Páginas

terça-feira, 15 de agosto de 2023

LIVRO: "As Primas"



LIVRO: “As Primas”,
de Aurora Venturini
Título original | “Las primas” (2007)
Tradução | Rita Custódio e Àlex Tarradellas
Ed. Alfaguara, Abril de 2023


“Deixem-me pensar… deixem-me pensar implorava o sujeito ou professor que a partir de agora chamarei sujeito e respondemos em trio que não que estava tudo decidido e que já tínhamos marcado uma hora no Registo Civil e que iríamos lá no dia dois de novembro e pensei, meu deus que data… é o dia dos mortos e já estávamos em meados de outubro e a Betina estava prestes a entrar no oitavo mês e o sujeito perguntou se demos o nome dele e comunicámos-lhe que tínhamos organizado um casamento civil para o próximo dia dois de novembro aconselhadas por um escrivão amigo que verificaria se se cumpria tudo de acordo com a regulamentação e o sujeito interrompeu a sua reconsideração e aceitou, e a Petra disse-lhe filho da puta nem te passe pela cabeça fugir porque a polícia está avisada e eu tenho um amigo comissário.”

Aos oitenta e cinco anos, Aurora Venturini surpreendeu os leitores argentinos quando o seu romance de humor negro e formalmente ousado, “As Primas”, ganhou o Prémio Nueva Novela de Página/12. Aurora Venturini já tinha escrito mais de quarenta livros, mas só nessa altura, em 2007, foi amplamente reconhecida como uma voz absolutamente revolucionária na literatura de língua espanhola e universal. Considerada a sua obra-prima, “As Primas” é a história de quatro mulheres de uma família disfuncional de La Plata, que atravessam uma série de provações - incluindo abortos espontâneos ou ilegais, abusos sexuais, desfigurações e assassinatos -, narradas por uma filha cujo sucesso como pintora lhe oferece a oportunidade de alcançar a independência económica. Esta filha é Yuna, cuja voz inconfundível tanto pode ser franca e absolutamente arrebatadora, como afiada e de uma crueldade sem limites na forma como escrutina mitologias de vizinhança, de família, de sexualidade feminina e de vingança.

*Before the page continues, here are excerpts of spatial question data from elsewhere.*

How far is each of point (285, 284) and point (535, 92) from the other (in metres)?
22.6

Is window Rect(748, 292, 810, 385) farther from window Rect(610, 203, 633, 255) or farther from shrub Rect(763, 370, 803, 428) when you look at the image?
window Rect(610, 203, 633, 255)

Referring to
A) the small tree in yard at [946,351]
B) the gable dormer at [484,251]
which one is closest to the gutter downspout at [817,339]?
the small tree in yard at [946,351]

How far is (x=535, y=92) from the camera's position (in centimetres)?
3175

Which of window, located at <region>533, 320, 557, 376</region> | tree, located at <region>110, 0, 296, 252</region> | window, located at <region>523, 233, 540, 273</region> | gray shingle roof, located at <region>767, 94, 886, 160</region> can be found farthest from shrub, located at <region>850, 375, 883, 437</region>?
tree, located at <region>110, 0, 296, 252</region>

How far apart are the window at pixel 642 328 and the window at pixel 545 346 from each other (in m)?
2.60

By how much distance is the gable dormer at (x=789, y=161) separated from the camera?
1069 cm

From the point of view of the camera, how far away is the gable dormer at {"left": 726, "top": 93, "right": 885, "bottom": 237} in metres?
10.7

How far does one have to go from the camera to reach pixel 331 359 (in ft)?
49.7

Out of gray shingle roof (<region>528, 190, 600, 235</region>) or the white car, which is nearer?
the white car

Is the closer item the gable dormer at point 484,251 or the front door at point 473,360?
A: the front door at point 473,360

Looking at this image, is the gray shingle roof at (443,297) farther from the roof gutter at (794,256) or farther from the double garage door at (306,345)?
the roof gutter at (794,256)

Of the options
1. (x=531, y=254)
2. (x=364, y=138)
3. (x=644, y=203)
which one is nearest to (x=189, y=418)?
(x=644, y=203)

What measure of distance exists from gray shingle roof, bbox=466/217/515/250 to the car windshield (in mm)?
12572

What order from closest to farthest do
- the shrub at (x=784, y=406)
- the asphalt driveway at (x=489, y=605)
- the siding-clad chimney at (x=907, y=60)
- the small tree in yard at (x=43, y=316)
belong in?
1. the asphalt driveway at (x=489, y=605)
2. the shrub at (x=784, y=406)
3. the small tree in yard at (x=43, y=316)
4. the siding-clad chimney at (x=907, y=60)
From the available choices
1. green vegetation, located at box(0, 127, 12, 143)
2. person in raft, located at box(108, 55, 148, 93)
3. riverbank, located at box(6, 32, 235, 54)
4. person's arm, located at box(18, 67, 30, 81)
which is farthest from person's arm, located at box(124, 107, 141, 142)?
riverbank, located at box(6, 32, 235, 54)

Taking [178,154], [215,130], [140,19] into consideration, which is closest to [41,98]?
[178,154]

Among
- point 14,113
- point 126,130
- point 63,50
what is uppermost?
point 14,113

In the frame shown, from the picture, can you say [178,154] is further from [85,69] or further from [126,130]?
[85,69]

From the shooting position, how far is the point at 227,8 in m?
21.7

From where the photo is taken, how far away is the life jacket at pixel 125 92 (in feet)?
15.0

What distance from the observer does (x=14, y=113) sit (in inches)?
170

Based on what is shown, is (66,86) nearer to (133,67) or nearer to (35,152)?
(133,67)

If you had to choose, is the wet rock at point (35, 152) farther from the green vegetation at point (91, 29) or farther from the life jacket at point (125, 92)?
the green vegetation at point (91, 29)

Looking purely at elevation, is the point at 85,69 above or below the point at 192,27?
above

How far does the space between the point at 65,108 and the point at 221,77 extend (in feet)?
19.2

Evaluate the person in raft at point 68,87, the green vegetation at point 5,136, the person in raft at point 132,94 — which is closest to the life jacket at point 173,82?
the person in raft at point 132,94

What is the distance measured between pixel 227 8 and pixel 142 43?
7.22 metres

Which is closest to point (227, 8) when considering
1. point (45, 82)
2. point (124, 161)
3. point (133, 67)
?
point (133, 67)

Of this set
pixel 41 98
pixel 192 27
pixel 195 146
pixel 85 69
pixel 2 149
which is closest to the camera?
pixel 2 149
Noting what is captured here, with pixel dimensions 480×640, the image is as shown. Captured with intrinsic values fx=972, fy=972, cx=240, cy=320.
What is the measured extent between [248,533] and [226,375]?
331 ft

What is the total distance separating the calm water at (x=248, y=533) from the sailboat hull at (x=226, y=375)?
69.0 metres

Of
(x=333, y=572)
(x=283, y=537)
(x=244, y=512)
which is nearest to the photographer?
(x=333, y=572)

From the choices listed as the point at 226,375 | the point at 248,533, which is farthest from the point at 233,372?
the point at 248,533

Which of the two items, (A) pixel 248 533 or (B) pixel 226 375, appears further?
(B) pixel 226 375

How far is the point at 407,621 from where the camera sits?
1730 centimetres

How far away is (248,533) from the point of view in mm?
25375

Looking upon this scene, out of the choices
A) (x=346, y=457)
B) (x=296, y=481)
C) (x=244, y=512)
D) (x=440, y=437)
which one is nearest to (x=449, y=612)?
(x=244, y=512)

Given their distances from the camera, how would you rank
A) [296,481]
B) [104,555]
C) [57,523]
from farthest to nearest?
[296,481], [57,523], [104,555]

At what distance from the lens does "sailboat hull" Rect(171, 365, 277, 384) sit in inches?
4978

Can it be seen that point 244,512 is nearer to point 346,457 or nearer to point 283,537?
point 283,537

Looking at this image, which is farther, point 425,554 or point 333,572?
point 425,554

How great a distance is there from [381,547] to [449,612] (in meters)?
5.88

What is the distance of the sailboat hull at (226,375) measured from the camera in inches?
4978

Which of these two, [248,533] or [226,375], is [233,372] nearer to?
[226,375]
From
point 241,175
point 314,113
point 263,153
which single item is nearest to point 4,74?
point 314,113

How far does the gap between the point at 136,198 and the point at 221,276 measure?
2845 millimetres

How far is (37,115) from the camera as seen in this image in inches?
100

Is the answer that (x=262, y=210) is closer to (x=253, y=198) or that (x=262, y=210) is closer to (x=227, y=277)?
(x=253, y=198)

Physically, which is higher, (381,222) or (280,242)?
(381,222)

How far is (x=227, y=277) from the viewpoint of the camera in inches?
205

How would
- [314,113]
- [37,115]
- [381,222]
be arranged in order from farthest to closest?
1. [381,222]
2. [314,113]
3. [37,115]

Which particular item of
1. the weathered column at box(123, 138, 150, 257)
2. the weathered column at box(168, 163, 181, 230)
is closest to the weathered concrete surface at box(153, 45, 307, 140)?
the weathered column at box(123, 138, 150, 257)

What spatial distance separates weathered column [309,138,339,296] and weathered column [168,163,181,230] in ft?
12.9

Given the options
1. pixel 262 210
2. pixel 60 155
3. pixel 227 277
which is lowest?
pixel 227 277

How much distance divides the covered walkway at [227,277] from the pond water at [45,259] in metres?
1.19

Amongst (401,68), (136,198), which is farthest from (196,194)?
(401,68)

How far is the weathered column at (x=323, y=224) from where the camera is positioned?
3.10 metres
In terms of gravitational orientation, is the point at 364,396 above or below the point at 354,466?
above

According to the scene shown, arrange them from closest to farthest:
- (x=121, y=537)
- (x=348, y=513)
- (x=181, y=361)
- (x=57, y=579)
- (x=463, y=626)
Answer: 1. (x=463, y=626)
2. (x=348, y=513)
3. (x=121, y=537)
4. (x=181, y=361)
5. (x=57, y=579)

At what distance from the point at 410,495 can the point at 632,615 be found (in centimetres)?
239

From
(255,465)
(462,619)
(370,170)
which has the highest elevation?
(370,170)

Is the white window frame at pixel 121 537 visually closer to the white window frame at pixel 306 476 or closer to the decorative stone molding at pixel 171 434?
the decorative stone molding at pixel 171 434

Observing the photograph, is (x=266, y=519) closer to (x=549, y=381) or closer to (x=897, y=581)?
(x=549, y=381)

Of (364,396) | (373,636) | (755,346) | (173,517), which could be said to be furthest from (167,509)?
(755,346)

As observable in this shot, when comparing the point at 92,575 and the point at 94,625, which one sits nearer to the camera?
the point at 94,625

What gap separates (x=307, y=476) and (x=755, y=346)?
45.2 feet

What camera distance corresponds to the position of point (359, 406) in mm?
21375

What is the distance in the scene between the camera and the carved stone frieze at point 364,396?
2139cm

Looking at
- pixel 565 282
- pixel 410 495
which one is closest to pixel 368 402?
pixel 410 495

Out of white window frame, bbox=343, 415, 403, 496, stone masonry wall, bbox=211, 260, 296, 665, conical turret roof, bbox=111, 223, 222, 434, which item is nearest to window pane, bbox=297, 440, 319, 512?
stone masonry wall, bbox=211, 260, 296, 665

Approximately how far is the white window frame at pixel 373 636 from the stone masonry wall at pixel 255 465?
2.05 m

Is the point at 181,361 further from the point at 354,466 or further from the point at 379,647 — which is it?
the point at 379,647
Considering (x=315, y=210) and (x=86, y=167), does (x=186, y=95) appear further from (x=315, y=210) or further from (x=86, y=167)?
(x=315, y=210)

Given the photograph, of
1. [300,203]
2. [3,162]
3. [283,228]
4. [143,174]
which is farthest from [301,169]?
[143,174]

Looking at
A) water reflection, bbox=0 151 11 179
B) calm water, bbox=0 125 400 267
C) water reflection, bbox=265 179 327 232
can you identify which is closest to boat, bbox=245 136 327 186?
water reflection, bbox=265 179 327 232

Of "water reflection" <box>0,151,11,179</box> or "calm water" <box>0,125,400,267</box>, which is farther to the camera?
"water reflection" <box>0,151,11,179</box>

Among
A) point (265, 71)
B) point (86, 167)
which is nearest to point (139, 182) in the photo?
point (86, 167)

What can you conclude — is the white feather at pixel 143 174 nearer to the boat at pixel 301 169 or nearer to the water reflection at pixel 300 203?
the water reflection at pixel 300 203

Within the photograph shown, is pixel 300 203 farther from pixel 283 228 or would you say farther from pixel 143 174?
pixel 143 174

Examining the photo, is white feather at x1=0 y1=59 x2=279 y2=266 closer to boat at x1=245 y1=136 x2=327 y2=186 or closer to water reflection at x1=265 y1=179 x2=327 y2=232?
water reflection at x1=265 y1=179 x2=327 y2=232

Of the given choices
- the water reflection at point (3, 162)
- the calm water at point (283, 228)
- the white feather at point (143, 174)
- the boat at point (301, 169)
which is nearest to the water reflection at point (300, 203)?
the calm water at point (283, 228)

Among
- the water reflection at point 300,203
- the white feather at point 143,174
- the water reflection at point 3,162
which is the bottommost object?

Assinado pela escritora Mariana Enríquez, uma das pré-juradas do Prémio, o Prólogo de “As Primas” fala de um texto enviado a concurso escrito à máquina - algo excepcional, mesmo há quinze anos -, os erros tipográficos cobertos com corrector líquido. Mas fala também do encontro “impactante” com Aurora Venturini, da sintaxe radical que evitava a pontuação porque a “cansava”, da brutalidade na exposição das misérias das personagens, na inusitada falta de piedade para descrever uma família (Yuan não tem “problemas cognitivos”, é “deficiente”. Ponto). Terminada a leitura do romance, Enríquez ligou a outra das pré-juradas, Liliana Viola, dando conta da sua estranheza, da sua confusão e admiração. As questões que a perturbaram na altura são precisamente aquelas com que se confronta o leitor: Será este um romance brilhante? O que é que há nele de tão brilhante? Os riscos que corre? A excentricidade? O facto de nunca termos visto nada assim?

A leitura de “As Primas” aproxima o leitor da visão de “Feios, Porcos e Maus”, filme de Ettore Scola. Também aqui a sordidez impera, com Venturini a inviabilizar o estabelecimento de qualquer relação empática entre o leitor e as personagens do livro. “Mas tudo passa neste mundo imundo. Por isso não é lógico afligirmo-nos muito por nada nem por ninguém”, diz ela logo nas primeiras páginas, dando início a um caminho de “vale tudo”, definidor da trajectória do romance. Entre o despudor e o desassombro, o leitor percebe que nada há de inocente nas questões que a autora ousa levantar, em absoluto contraciclo com a moral vigente que quase sempre opta pela ocultação e pelo silêncio. “As Primas” não é uma história redentora - Venturini trata o catolicismo com tanta raiva que a própria ideia de redenção seria contraditória com as suas palavras - e, no entanto, através da arte, oferece às suas personagens a mesma liberdade surpreendente que se permitiu oferecer a si própria ao longo de uma vida rica em amizades e aventuras.